Educating the entire community is vital to the sustained growth of this category. “We are trying to educate consumers, retailers and even the medical community about what we offer and what that means to them,” he said. “We have a great team of people here who understand the challenges of the self-care category and how it should be merchandised at retail stores. We want to work with retailers to show them that this is a partnership with a mutually advantageous opportunity for sales and growth for all parties.”

What today is an emerging player in the over-the-counter self-care market started in a very different way. Founded in 2001 by Don Ryan, who remains Quest’s founding owner and partner, the company initially was created to help inventors of health-oriented products bring their items to market at mass retailers. 
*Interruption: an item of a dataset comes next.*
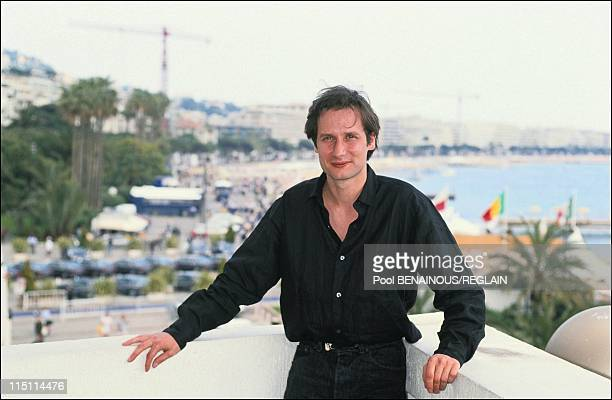 Cannes Film Festival presentation of the film 'Hors la Vie' by Maroun Bagdadi in Cannes France on May 13 1991 Hyppolite Girardot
“The goal was to find unique products and help the inventor of these products with marketing, distribution and sales to get them to market,” said McGreevy, who joined Quest eight years ago after a long 20-plus year career at Reckitt Benckiser and Durex Consumer Products. “Most of the people we worked with were entrepreneurs who did not understand the consumer or the retailers they had to work with. We had the relationships with retailers and we know how to properly reach the consumer.”

With that experience, over time Quest was able to build a portfolio of more than 300 different lines that needed the company’s help to expand its reach. “Eventually, we bought some products from these entrepreneurs and, at the same time, started to organically build our own brands,” McGreevy said.

That all changed nearly three years ago when Quest teamed up with the Promus Equity Group, a Chicago-based private equity company. First, with the financial support of its partner, Quest leadership decided to forego its longtime distribution business model and immediately embarked on a strategy to build its own brands under the “Quest umbrella of products.” 

Then, the company started to look for acquisitions that would enhance the existing product line. OraCoat and SunBurnt were quickly acquired in 2019, and McGreevy said that further acquisitions, possibly including one “large one that I can’t talk about yet” in a month or two, are definitely in the company’s plans. 

“We have big plans here,” he said. “We want to communicate to the world that we are most definitely not a small company. We are a big player in the self-care category, and we plan to move at a steady pace of organic growth and about two acquisitions a year, as well as supporting our existing lines.

“We think that with the current trends and the consumer’s desire for more self-care products and our strategy to grow our business, we can double or even triple our business in the next three to five years. It is a very exciting time to be part of this growing company.”